Even today, Democrats are caught between their antiwar left, which wants more futile gestures, and Members from swing districts who want to fund the troops. Democrats have delayed funding for so long that the Pentagon is issuing furlough notices to 100,000 civilian employees so it can shuffle operations funding to keep the troops in Iraq and Afghanistan in ammunition.

Then there's the AMT fiasco. Without action by Congress, that hated second tax system will engulf 22 million middle-class Americans next year, most of them in high-tax, largely Democratic states. Congress has already been so dilatory that the IRS has said it may have to delay tax-return processing that is supposed to start in January. But so determined are House Democrats to raise taxes on somebody, anybody, to "pay for" this relief that they are holding out for Senate Democrats to walk the tax plank with them. In the end the House will surely back down, but not before Ms. Pelosi has put her moderate Members on record as tax raisers. Bluto strikes again.

And don't forget the warrantless wiretap program against al Qaeda that expires early next year if Congress fails to act. The Senate Intelligence Committee, which is hardly dominated by hawks, passed a bipartisan bill in October. But it is now bogged down because Judiciary Chairman Pat Leahy refuses to provide retroactive immunity to the telecom companies that cooperated with the U.S. government in the uncertain days after 9/11. The House bill is a similar bow to the ACLU, MoveOn.org and the party's antiwar left. If Republicans wanted to design a political battle that made Democrats look weak on security, they couldn't do it any better.

We could keep calling this roll: farm subsidies that are as egregious as anything the DeLay Republicans passed, the Schip health-care bill and its budget gimmicks, eliminating secret ballots for union organizing, spending bills that keep courting vetoes because they exceed Mr. Bush's targets. On nearly every issue, Democrats have been intent not on getting something done but on making a stupid, futile gesture to please their base.

As for Mr. Bush, one lesson is that his veto strategy has been a political and policy success. Though widely called a lame duck, he continues to dominate the debate on security and defense. He is also on the cusp of controlling spending growth far better than he ever did when Republicans controlled Congress.

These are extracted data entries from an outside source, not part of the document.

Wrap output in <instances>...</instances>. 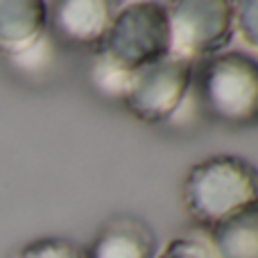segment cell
I'll list each match as a JSON object with an SVG mask.
<instances>
[{"instance_id": "7a4b0ae2", "label": "cell", "mask_w": 258, "mask_h": 258, "mask_svg": "<svg viewBox=\"0 0 258 258\" xmlns=\"http://www.w3.org/2000/svg\"><path fill=\"white\" fill-rule=\"evenodd\" d=\"M197 98L215 122L258 125V61L245 52H222L204 61L197 75Z\"/></svg>"}, {"instance_id": "52a82bcc", "label": "cell", "mask_w": 258, "mask_h": 258, "mask_svg": "<svg viewBox=\"0 0 258 258\" xmlns=\"http://www.w3.org/2000/svg\"><path fill=\"white\" fill-rule=\"evenodd\" d=\"M48 25V5L41 0H0V52L21 57L32 50Z\"/></svg>"}, {"instance_id": "7c38bea8", "label": "cell", "mask_w": 258, "mask_h": 258, "mask_svg": "<svg viewBox=\"0 0 258 258\" xmlns=\"http://www.w3.org/2000/svg\"><path fill=\"white\" fill-rule=\"evenodd\" d=\"M159 258H215V254L195 240L177 238V240L165 245V249L161 251Z\"/></svg>"}, {"instance_id": "3957f363", "label": "cell", "mask_w": 258, "mask_h": 258, "mask_svg": "<svg viewBox=\"0 0 258 258\" xmlns=\"http://www.w3.org/2000/svg\"><path fill=\"white\" fill-rule=\"evenodd\" d=\"M100 59L125 73L141 71L170 54L168 9L159 3L129 5L113 16L98 50Z\"/></svg>"}, {"instance_id": "5b68a950", "label": "cell", "mask_w": 258, "mask_h": 258, "mask_svg": "<svg viewBox=\"0 0 258 258\" xmlns=\"http://www.w3.org/2000/svg\"><path fill=\"white\" fill-rule=\"evenodd\" d=\"M190 80L192 63L168 54L129 75L122 102L138 120L159 125L177 111L190 86Z\"/></svg>"}, {"instance_id": "9c48e42d", "label": "cell", "mask_w": 258, "mask_h": 258, "mask_svg": "<svg viewBox=\"0 0 258 258\" xmlns=\"http://www.w3.org/2000/svg\"><path fill=\"white\" fill-rule=\"evenodd\" d=\"M209 231L215 258H258V200L238 209Z\"/></svg>"}, {"instance_id": "277c9868", "label": "cell", "mask_w": 258, "mask_h": 258, "mask_svg": "<svg viewBox=\"0 0 258 258\" xmlns=\"http://www.w3.org/2000/svg\"><path fill=\"white\" fill-rule=\"evenodd\" d=\"M168 9L170 54L200 61L222 54L236 25V5L229 0H179Z\"/></svg>"}, {"instance_id": "6da1fadb", "label": "cell", "mask_w": 258, "mask_h": 258, "mask_svg": "<svg viewBox=\"0 0 258 258\" xmlns=\"http://www.w3.org/2000/svg\"><path fill=\"white\" fill-rule=\"evenodd\" d=\"M183 204L197 224L213 229L258 200V170L236 154H215L195 163L183 181Z\"/></svg>"}, {"instance_id": "8992f818", "label": "cell", "mask_w": 258, "mask_h": 258, "mask_svg": "<svg viewBox=\"0 0 258 258\" xmlns=\"http://www.w3.org/2000/svg\"><path fill=\"white\" fill-rule=\"evenodd\" d=\"M111 7L113 5L107 0H63L52 5L48 18L61 41L100 50L116 16Z\"/></svg>"}, {"instance_id": "ba28073f", "label": "cell", "mask_w": 258, "mask_h": 258, "mask_svg": "<svg viewBox=\"0 0 258 258\" xmlns=\"http://www.w3.org/2000/svg\"><path fill=\"white\" fill-rule=\"evenodd\" d=\"M89 258H154V236L134 218H116L89 247Z\"/></svg>"}, {"instance_id": "8fae6325", "label": "cell", "mask_w": 258, "mask_h": 258, "mask_svg": "<svg viewBox=\"0 0 258 258\" xmlns=\"http://www.w3.org/2000/svg\"><path fill=\"white\" fill-rule=\"evenodd\" d=\"M236 27L245 43L258 48V0H245L236 5Z\"/></svg>"}, {"instance_id": "30bf717a", "label": "cell", "mask_w": 258, "mask_h": 258, "mask_svg": "<svg viewBox=\"0 0 258 258\" xmlns=\"http://www.w3.org/2000/svg\"><path fill=\"white\" fill-rule=\"evenodd\" d=\"M14 258H89V249L68 238H41L18 249Z\"/></svg>"}]
</instances>
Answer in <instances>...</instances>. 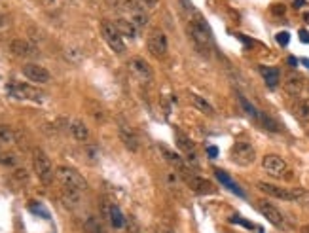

We hope GOP leaders on Capitol Hill don't give Democrats a last minute reprieve on spending in order to be able to collect their own "earmarks." Senate Minority Leader Mitch McConnell looked shaky on that score earlier this week. The best GOP strategy is to put the responsibility to govern squarely on the Democratic majority, and support Mr. Bush's vetoes as a tool for improving policy. If Democrats keep following Delta House rules, Republicans will be back in the majority sooner than they ever imagined.